EXCERPT PROVIDED
>> Begin

I think the creation of the CTSFOs is a good thing, for those unaware the way Armed Police works in the UK is three levels of qualification that have different jobs, the entry level being Authorised Firearm Officer (AFO) who are trained to carry rifles and sidearms, patrol in Armed Response Vehicles and respond to incidents as required. Specialist Firearms Officers (SFOs) build upon this training to conduct more specialist stuff such as raids and hostage situations etc. Now with Counter-Terrorist Specialist Firearms Officers (CTSFOs) they're building regional teams that train solely for CT incidents and responses, with much upgraded equipment and weaponry, to a extremely high level of training (training and operating with UKSF). 

I think that its important to get CTSFO units rolled out to every region in the UK, as currently just London and Manchester have them I believe, with Scotland next on the list. That way theres a dedicated unit with the appropriate skills, training and equipment to deal with these incidents, in a good response time. 

Jarnhamar, depending on the Police Force the firearms officers work in, they get different weapons, for example CTSFOs use the SIG MCX 5.56mm as standard, with some larger calibre rifles embedded, where as some Forces still roll with MP5s and SG550s. Although you won't find larger calibres being carried in armed response vehicles. Maybe they need some sort of anti-vehicle capability with these attacks on the rise. Prehaps using some sort of specialist 40mm projectile in their 40mm launchers?


----------



## The Bread Guy (4 Jun 2017)

Some of the latest ...

_*"Canadian in the U.K. 'impacted' by London Bridge terrorist attack; High Commission"*_ (Canadian Press, via CTV.ca)
_*"London attackers kill seven, PM May says 'enough is enough' "*_ (Reuters)
WTF?  Already?!?!?  _*"London Bridge false flag alert – even CNN says “psy-op” "*_ (veteranstoday.com, run by these folks)

And, to bring just a tiny spark of levity to a pretty F#$%^&*d up event, in the midst of the fracas, at least one Londoner keeps his head ...





"I _paid_ for that pint, dammit!" (source) ...


----------



## Brad Sallows (4 Jun 2017)

>a van has hit a number of pedestrians

I greatly enjoy the phrasing used by the media in the initial stages of these attacks.  Looking forward to the arrest of the van, the truck, the firearms, etc.


----------



## daftandbarmy (4 Jun 2017)

Jarnhamar said:
			
		

> Inclined to agree with you Brihard. Think the UK really needs to take a look at the unarmed police issue. The violence in Europe and the UK is getting worse, not better.
> 
> Carbine sized  308 might  improve odds against weaponized vehicles.



Even better, and more proactive? A larger, more effective network of snitches and 'deep cover' under cover operators.


----------



## Stoker (4 Jun 2017)

daftandbarmy said:
			
		

> Even better, and more proactive? A larger, more effective network of snitches and 'deep cover' under cover operators.



I am convinced its a matter of time before we see more of that here.


----------



## The Bread Guy (4 Jun 2017)

This from the Metro Police via Twitter:


> 12 arrests in connection with last night's attacks in #LondonBridge & #BoroughMarket ...


This update, from the Metro Police (highilghts mine) ...


> _*Assistant Commissioner Mark Rowley, provides updated statement following the terror attacks in London Bridge and Borough Market.*_
> 
> He said:
> 
> ...


This statement from the PM*** - also attached if link doesn't work ...

>> End

YOUR TASK
In the forum thread, which rifle do CTSFOs carry as standard? The items below have no connection to the forum thread.

STORED RECORDS
>> Begin

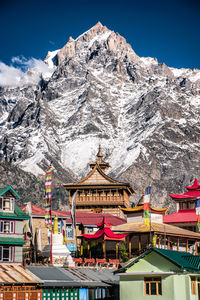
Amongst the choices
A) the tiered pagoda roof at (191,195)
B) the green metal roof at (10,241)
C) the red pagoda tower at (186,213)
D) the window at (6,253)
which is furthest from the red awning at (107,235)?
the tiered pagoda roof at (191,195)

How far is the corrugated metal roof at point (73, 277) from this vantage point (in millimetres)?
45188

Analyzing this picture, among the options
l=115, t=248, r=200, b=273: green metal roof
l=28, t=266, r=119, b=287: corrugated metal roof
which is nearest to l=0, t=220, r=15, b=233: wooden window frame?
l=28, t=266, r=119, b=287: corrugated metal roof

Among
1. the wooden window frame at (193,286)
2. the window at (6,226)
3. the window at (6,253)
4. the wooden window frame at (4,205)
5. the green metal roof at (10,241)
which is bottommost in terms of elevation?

>> End
>> Begin

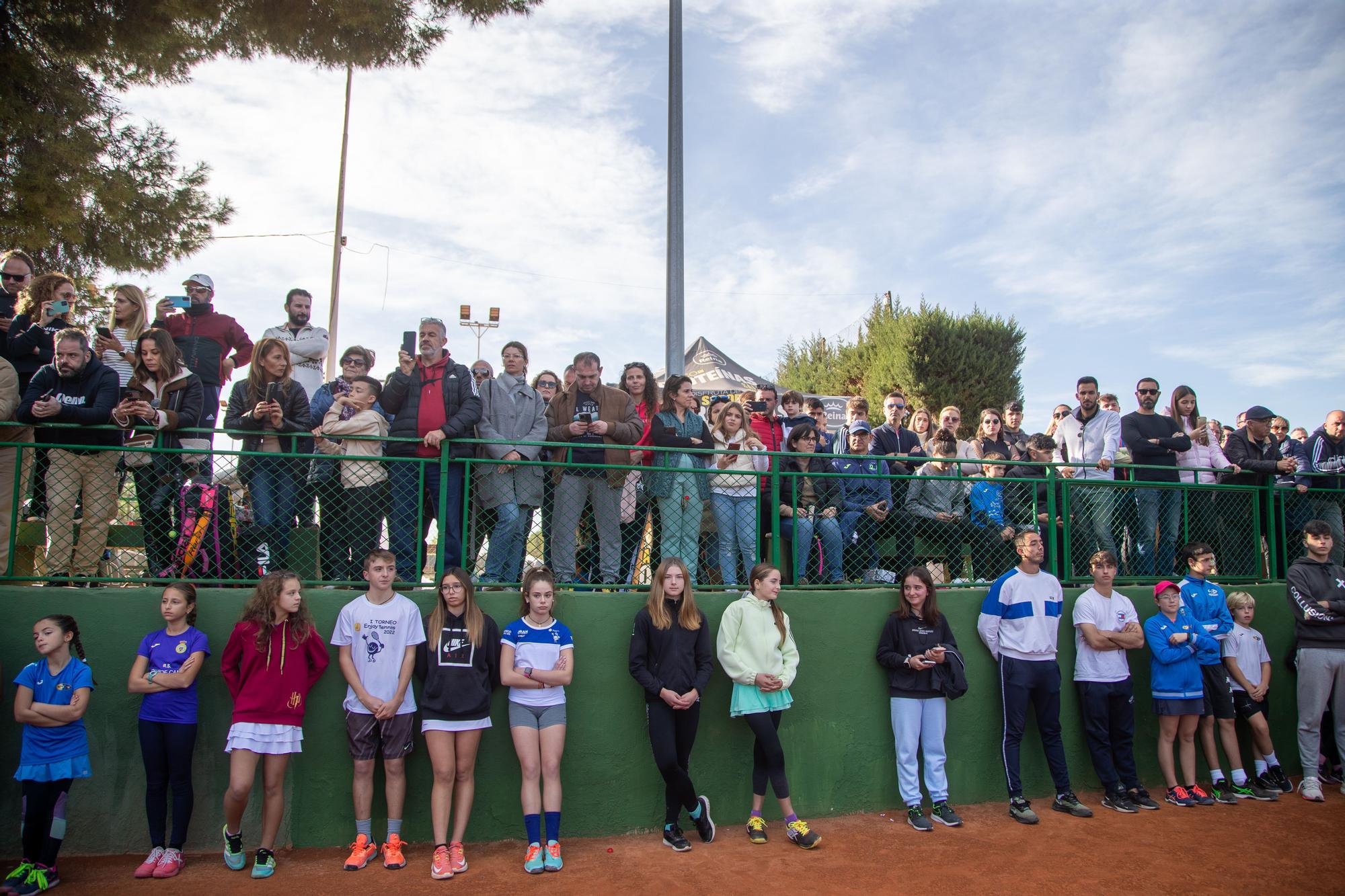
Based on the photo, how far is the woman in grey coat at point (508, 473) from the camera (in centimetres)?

>> End
>> Begin

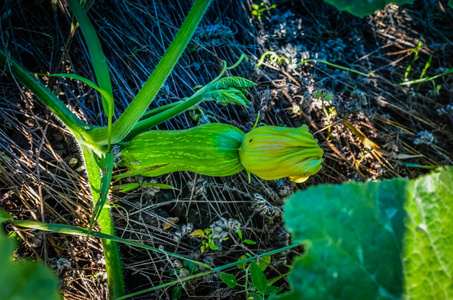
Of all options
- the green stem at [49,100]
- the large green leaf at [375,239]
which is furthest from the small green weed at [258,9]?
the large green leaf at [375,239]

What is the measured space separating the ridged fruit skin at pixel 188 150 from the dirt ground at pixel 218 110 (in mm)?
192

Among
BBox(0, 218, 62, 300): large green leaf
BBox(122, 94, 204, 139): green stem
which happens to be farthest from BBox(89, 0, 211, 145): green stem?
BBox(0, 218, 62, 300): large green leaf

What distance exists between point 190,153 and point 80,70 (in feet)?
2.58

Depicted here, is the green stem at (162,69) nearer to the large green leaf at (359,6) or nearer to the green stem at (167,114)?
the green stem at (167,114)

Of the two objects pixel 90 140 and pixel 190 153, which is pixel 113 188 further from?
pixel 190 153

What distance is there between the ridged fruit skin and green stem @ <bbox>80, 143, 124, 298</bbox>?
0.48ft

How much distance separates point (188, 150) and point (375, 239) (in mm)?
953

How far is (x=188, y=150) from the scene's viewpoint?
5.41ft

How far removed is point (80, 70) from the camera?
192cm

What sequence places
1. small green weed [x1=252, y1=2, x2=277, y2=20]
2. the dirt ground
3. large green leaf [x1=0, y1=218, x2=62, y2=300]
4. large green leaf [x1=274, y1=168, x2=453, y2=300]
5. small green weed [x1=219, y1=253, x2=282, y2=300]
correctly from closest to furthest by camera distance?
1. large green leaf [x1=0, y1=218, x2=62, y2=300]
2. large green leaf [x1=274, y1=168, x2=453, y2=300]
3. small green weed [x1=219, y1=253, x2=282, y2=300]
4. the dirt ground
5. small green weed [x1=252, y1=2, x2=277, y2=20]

>> End

THE REPLY
The SIG MCX 5.56mm.